Geçen yazılarımda açıklamaya çalıştığım gibi bugün kökten dincilik ve selefîliğin en koyu olarak uygulandığı ülke Suudi Arabistan'dır; ama ne ABD'nin ne de Avrupa'nın bundan bir şikayetleri var. Suûdîler de türbeleri, Peygamberimiz ve ashâbı ile ilgili tarihi izleri yıkıp yok ettiler veya yok olmaya terk ettiler.

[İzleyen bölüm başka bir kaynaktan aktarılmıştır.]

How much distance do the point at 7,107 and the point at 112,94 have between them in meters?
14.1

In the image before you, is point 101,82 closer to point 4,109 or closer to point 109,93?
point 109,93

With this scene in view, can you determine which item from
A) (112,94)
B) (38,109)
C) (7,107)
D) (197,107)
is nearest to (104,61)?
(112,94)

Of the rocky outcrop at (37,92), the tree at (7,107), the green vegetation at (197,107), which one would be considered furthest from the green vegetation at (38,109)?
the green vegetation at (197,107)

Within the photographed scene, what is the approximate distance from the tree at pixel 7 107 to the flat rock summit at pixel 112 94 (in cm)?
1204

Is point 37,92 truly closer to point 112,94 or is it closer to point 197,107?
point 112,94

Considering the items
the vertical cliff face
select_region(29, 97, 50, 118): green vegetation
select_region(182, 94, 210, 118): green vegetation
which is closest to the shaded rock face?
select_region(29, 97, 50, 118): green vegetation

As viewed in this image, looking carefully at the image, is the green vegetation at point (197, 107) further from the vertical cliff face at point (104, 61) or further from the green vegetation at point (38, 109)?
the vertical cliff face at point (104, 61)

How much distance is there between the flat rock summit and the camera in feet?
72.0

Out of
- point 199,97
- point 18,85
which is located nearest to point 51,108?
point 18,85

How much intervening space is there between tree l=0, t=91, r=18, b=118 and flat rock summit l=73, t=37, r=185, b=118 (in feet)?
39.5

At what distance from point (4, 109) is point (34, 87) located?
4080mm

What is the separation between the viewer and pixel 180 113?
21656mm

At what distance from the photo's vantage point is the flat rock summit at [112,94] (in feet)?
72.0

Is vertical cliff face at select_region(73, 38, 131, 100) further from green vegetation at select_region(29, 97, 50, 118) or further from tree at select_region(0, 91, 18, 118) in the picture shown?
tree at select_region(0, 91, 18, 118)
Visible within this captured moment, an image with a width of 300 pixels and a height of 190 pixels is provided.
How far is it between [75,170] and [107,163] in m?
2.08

Onlar da tasavvufa karşılar, tevessüle karşılar, 'şefaat ya Resulallah' deseniz 'şirk koştunuz' derler, bid'at saydıkları pek çok uygulamaya savaş açmışlardır, kadınları cendere altında tutarlar, halkı cemaatle namaz kılmaya cebrederler… Batı, bunlar böyle yapıyorlar, insan hak ve hürriyetleri adına buraya müdahale edelim ve demokrasi(!) getirelim filan demez. Ama sıra Mali'ye gelince, orada tamamı selefi olmayan islâmî gruplar, asker ve gayr-i islami yönetime başkaldırıp ülkeye –kendi bildiklerince- islâmî bir düzen getirmeye kalkışıp başarılı da olacakları anlaşılınca birileri askeri müdahalede bulunur, diğerleri de ittifakla ona destek verirler.

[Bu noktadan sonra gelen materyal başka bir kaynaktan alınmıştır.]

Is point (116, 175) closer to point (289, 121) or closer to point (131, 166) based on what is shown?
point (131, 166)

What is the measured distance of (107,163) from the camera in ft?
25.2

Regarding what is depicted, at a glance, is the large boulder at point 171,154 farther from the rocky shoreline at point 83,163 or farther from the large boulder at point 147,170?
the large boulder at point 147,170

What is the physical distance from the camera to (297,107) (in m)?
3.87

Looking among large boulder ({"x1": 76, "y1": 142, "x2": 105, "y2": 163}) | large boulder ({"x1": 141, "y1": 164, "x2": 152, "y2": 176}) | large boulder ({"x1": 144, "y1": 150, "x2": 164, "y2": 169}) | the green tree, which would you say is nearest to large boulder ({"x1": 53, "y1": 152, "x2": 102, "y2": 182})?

Bu ne perhiz, bu ne lahana turşusu!

Dünya kamu oyunu ikna etmek ve kazanmak için başvurdukları kara propaganda ise hemen hiç değişmez: İnsan hak ve özgürlükleri adına müdahale ediyoruz, aksi halde kökten dinciler, selefiler ülkeye hakim olacak ve halka zulmedecekler…!

Eğer zulüm konuşacaksak birincisi Batı'nın açık ve şimdi kapalı sömürgecilik dönemlerinde zayıf (çoğu İslam) ülkelerine yaptıkları zulmü konuşalım.

Baba ve oğul Esed'in müslüman Suriye halkına yaptıkları zulmü konuşalım…

İnsan haklarından bahseden Batı, dünyada emsali nadir görülmüş bu zulüm, bu katliam, bu tahribat karşısında hala pis çıkarlarının peşindeler, bunun pazarlığını yapmakla meşguller; böyle bir dünya düzeni yalnızca vicdanımı yaralıyor ve midemi bulandırıyor.